O mundo não tem de ser assim
Com a chancela da Casa das
Letras e da autoria dos jornalistas Pedro Latoeiro e Filipe Gonçalves, este
é mais um exercício biográfico que 2021 trouxe. Desta vez, o biografado é o
antigo Primeiro-Ministro e atual Secretário-Geral das Nações Unidas, António
Guterres. O livro não pretende ser uma biografia exaustiva do ex-líder
socialista, mas sim, um retrato da sua biografia política.
António Guterres pertence a uma
rara estirpe política que vê – e efetivamente tem - o mundo inteiro como seu
campo de ação. Desde cedo, escapou à lógica paroquial de se sujeitar às
fronteiras que o seu mundo - político e geográfico – impunha.
Guterres é um homem de compromissos,
um construtor de consensos e de soluções, cuja mundividência contrasta, de modo
absoluto e gritante, com o tempo em que o País se afunilava na lógica do orgulhosamente
sós construída, aliás, à imagem e semelhança de um chefe de governo que
nunca passou de Sevilha.

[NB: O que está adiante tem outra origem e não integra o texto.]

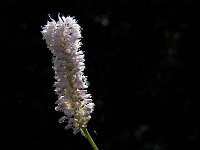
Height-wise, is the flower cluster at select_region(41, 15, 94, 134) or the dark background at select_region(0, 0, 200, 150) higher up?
the dark background at select_region(0, 0, 200, 150)

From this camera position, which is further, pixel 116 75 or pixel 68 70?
pixel 116 75

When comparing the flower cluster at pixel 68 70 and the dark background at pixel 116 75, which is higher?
the dark background at pixel 116 75

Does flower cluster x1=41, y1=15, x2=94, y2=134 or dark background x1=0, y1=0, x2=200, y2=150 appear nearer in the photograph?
flower cluster x1=41, y1=15, x2=94, y2=134

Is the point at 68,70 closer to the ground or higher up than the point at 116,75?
closer to the ground

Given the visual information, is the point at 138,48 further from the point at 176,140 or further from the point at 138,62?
the point at 176,140
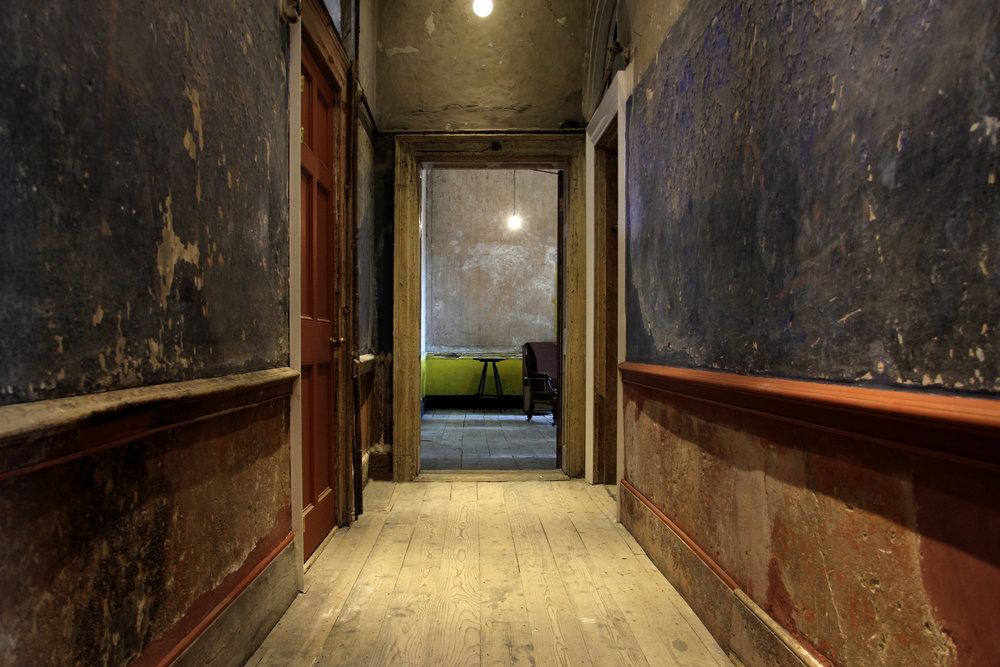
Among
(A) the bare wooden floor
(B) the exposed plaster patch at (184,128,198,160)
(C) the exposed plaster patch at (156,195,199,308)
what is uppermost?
(B) the exposed plaster patch at (184,128,198,160)

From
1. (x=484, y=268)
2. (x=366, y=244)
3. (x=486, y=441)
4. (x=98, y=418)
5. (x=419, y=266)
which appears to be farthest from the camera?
(x=484, y=268)

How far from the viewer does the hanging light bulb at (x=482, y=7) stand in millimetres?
3726

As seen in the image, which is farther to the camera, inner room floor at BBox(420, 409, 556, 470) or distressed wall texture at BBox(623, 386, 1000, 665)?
inner room floor at BBox(420, 409, 556, 470)

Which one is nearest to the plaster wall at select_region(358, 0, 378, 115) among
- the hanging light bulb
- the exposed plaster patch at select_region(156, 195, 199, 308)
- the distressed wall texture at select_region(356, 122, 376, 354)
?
the distressed wall texture at select_region(356, 122, 376, 354)

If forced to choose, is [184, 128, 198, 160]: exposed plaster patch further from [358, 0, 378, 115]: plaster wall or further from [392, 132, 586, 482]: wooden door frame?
[392, 132, 586, 482]: wooden door frame

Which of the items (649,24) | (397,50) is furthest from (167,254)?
(397,50)

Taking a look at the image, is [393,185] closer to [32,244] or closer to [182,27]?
[182,27]

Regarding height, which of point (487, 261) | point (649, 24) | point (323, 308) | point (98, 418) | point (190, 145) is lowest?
point (98, 418)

Até nisto, António
Guterres é a antítese deste Portugal pequenino, colonial e
fechado sobre si próprio.
Desde os tempos de estudante, no Liceu Camões, em Lisboa, passando pela Juventude Universitária Católica, pelo brilhante percurso no Instituto Superior Técnico, onde figura no Quadro de Honra, até ao Grupo da Luz, aos amigos mais próximos, à sua entrada como militante do PS, a 30 de Abril de 1974, no dia em que assinalava o seu 25º aniversário, até ao confronto com Soares, mítico fundador do PS, às históricas conspirações do ex-secretariado que promoveu no seu célebre sótão, passando, obviamente, pelos encontros e, posteriores, desencontros com Jorge Sampaio, bem como pela eleição como Secretário-Geral do PS e, depois, Primeiro-Ministro de Portugal, o livro conta, ainda, com vários depoimentos de personalidades nacionais e internacionais.
“O Mundo não tem de ser assim – biografia de António Guterres” mostra, ainda, a faceta profundamente católica, ilustrada, aliás, com a Parábola dos Talentos que, desde cedo, inspirou Guterres a querer contribuir para a construção de um mundo melhor e que, porventura, também o motivou a, graciosamente, ir dar explicações para bairros pobres de Lisboa depois de, na sequência de um mau resultado nas eleições autárquicas de 2001, surpreender o País ao demitir-se das funções de Primeiro-Ministro e abandonar a vida política doméstica.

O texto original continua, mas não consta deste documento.